Tornado swirls of sand/debris, green lasers and metal claw arms surround a man crouched, wearing a metallic spiderman costume (red, gold and blue)
Credit: CNET

Review: Spider-Man: No Way Home

By Marine Ourahli

The newest Spider-Man installation doesn’t stick.

Marine is not impressed by the latest from the Marvel movie machine which saw Peter Parker bring in the profits as well as the poignancy.

The long-awaited Spider-Man: No Way Home arrived in cinemas after breaking records with its trailer being viewed 355.5m times in 24 hours, beating the record previously held by Avengers: Endgame (289m views). The film aimed to be the perfect madeleine de Proust for Spider-Man fans, reuniting the great villains that defined Sam Raimi and Marc Webb’s Spider-Man films. No Way Home had the heavy task of recapturing the interest of the public in the MCU’s-currently-unfolding, chaotic-phase four (last year saw the release of the very average Black Widow and the critically panned The Eternals). Now, I’m not a big fan of Jon Watts’s Spider-Man films (Homecoming was nice like the rest of the Marvel productions and Far from Home was passable but ultimately forgettable), so I wasn’t expecting much from this third film despite the promises that the various trailers made. I was quite scared of how Marvel was going to integrate the multiverse into this narrative, especially when this kind of exercise had already been done brilliantly in the animated film Spider-Man: Into The Spider-verse (2018).
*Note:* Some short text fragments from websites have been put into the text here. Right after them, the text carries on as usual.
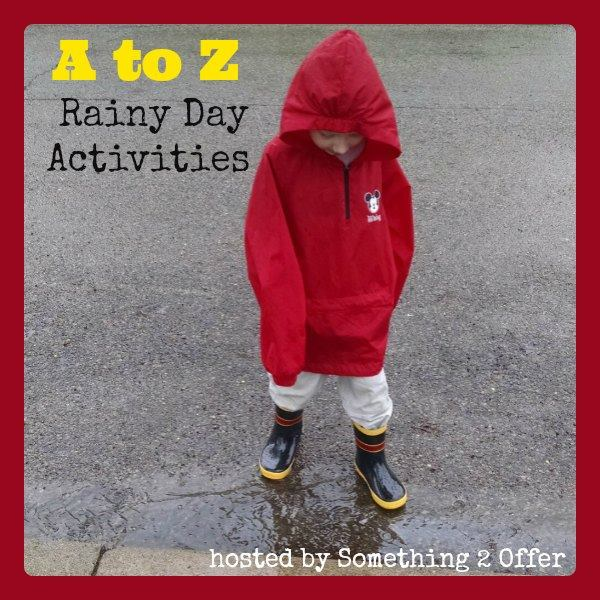 A to Z Rainy Day ideas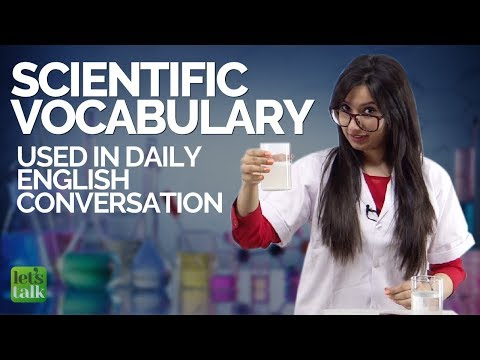 Learn Scientific English Vocabulary used in daily English conversations   Improve your English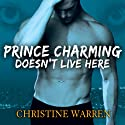 Prince Charming Doesn't Live Here: The Others Series (       UNABRIDGED) by Christine Warren Narrated by Kate Reading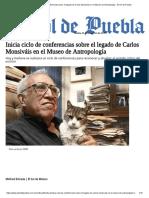Conferencias Sobre El Legado de Carlos Monsiváis en El Museo de Antropología - El Sol de Puebla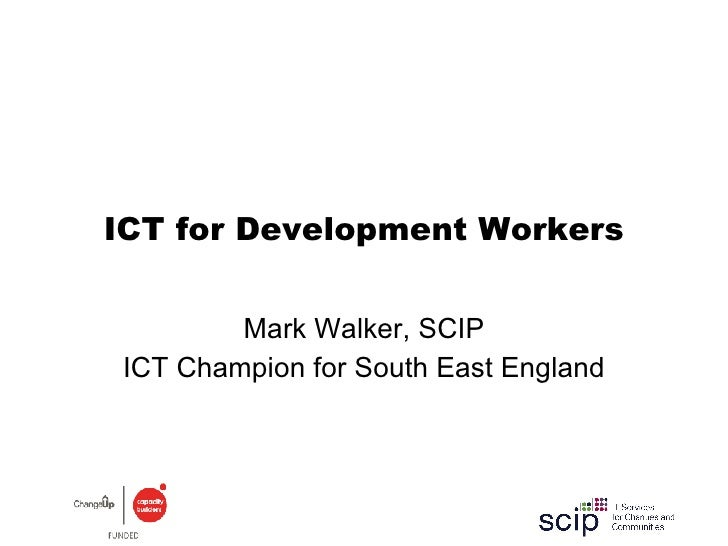 ICT for Development Workers Mark Walker, SCIP ICT Champion for South East England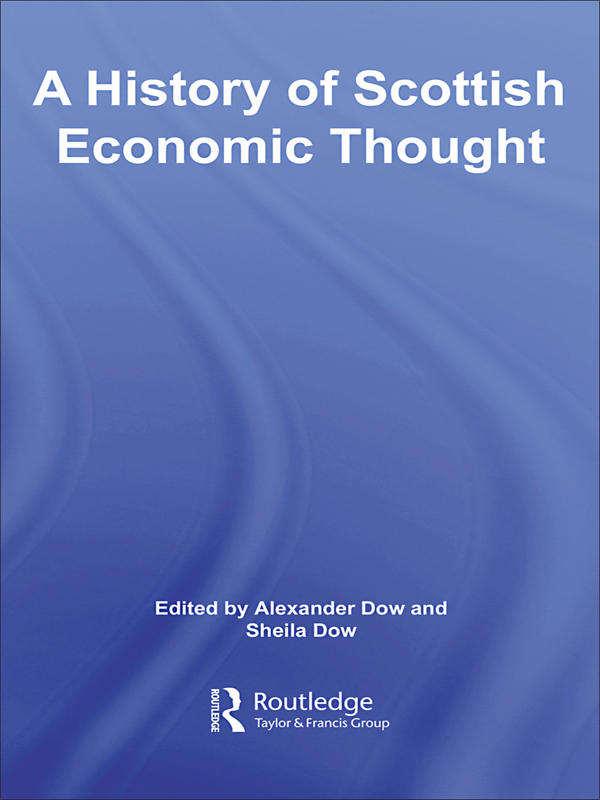 A History of Scottish Economic Thought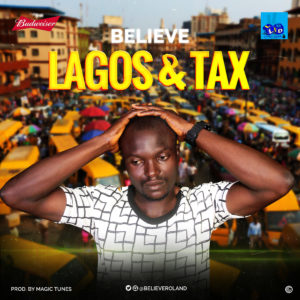 Believe - Lagos & Tax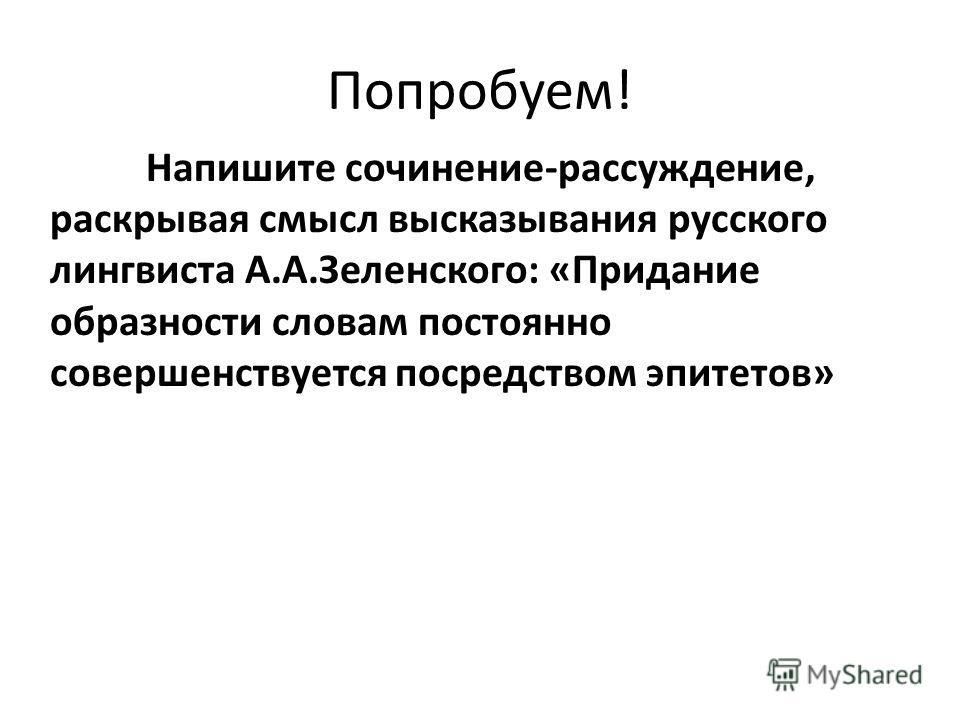 Попробуем! Напишите сочинение-рассуждение, раскрывая смысл высказывания русского лингвиста А.А.Зеленского: «Придание образности словам постоянно совершенствуется посредством эпитетов»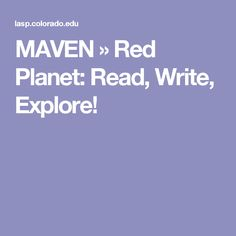 MAVEN » Red Planet: Read, Write, Explore!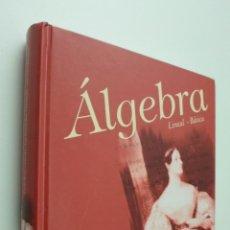 Libros de segunda mano de Ciencias: ÁLGEBRA (LINEAL, BÁSICA) - HERNÁNDEZ, FARIÑAS, CARRIÓN, VIRUMBRALES, ESCRIBANO. Lote 147027288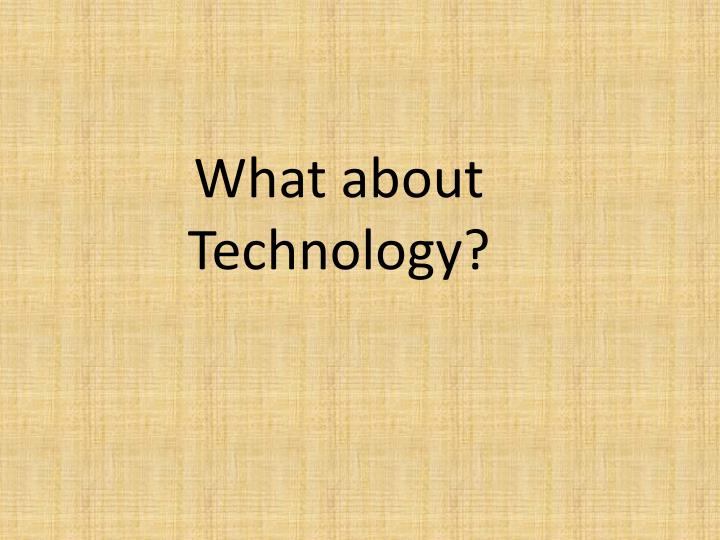 What about Technology?
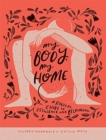 Image for My Body, My Home : A Radical Guide to Resilience and Belonging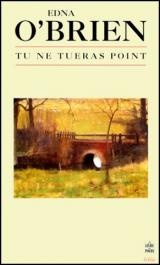 Tu Ne Tueras Point - Edna O'Brien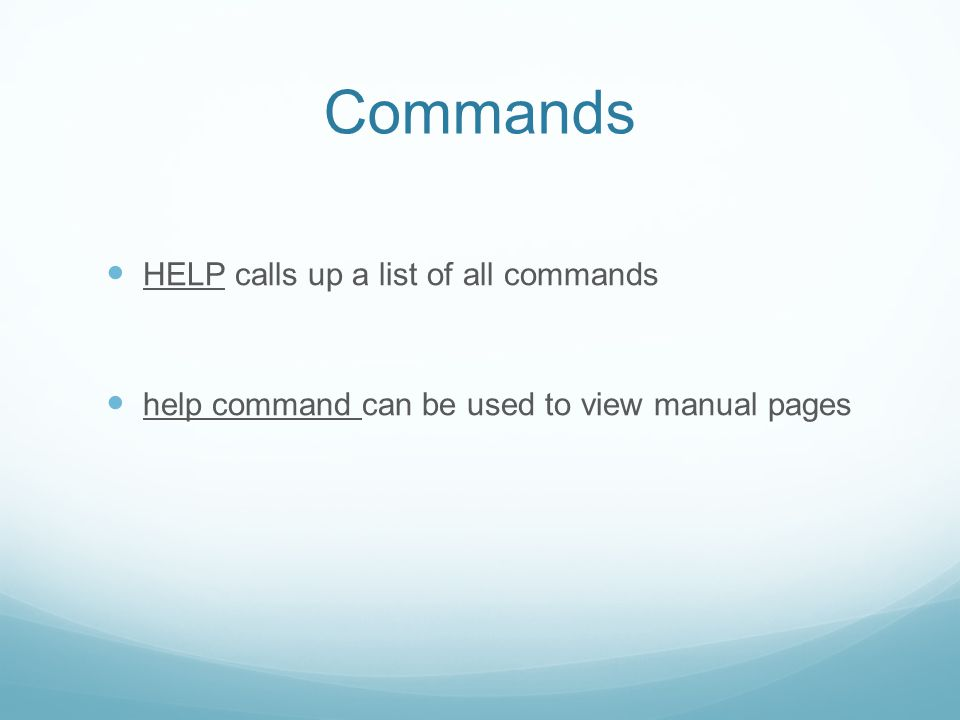 Commands HELP calls up a list of all commands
Enough time has passed since its release, so without fear of spoilers, we can talk about the film at last. To be honest, I personally didn’t particularly like it and I don’t think I will see it again. The film lasts two and a half hours and I found its pacing very uneven. The climax takes a long time to arrive and is not that exciting. The scenario erased all drama and notion of stakes, and the characters that were not taken from the films of the past were erased and rendered non-existent. The moments that could have brought emotion to the story were flat and the qualitative performance of the actors was not enough to move me. The multiverse is presented as a pretext for slapdash fan service, driven by a fanfiction-like plotline. The villains drawn from the broader Spider-Man universe are bland, drained of the magnificence that Sam Raimi and Marc Webb’s direction brought to them. This film is a perfect representation of the outrageous and unhealthy exploitation of nostalgia that is taking place in cinema today. The figures brought back from other films are not used to serve a new reading or reinvent the characters but to extinguish them; they are merely audience winks that do not transcend. The sets were almost all done in special effects, giving an aesthetic at times worthy of video game cinema, and such artificiality made the film cold and difficult to watch. The photography did have a few flashes of brilliance but they were minimal compared to the rest of the film. ​​

The film also exists to tease us about the future Doctor Strange film coming out in May, also directed by Sam Raimi – let’s hope it will be up to the standard of the director’s older filmography. However, admittedly, I have little hope for its delivery considering the quality of recent Marvel productions.